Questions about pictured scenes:
--

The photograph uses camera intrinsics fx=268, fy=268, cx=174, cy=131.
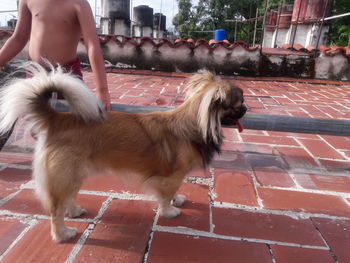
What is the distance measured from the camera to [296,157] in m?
3.61

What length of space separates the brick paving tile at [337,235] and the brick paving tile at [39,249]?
78.3 inches

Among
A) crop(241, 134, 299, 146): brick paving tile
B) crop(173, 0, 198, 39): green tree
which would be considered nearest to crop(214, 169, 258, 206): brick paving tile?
crop(241, 134, 299, 146): brick paving tile

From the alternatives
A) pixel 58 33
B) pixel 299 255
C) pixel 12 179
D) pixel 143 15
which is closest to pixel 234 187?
pixel 299 255

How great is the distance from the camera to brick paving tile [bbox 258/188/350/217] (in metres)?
2.54

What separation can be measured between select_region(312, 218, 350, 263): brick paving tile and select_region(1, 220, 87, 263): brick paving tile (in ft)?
6.53

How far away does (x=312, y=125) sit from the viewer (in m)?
2.80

--

- **Task brief**
Retype the items word for word, starting at the line containing "From the alternatives" and continuing through the last line of the items, with both of those lines included.

- **Full output**
From the alternatives
A) pixel 58 33
B) pixel 299 255
C) pixel 12 179
D) pixel 143 15
which is closest to pixel 234 187?
pixel 299 255

How great is the distance from the camera to brick paving tile [bbox 258/188/350/217] (in metres)?
2.54

What separation can be measured between select_region(312, 218, 350, 263): brick paving tile and select_region(1, 220, 87, 263): brick paving tile (in ft)?
6.53

How far away does (x=312, y=125) sit from the viewer (in m)?
2.80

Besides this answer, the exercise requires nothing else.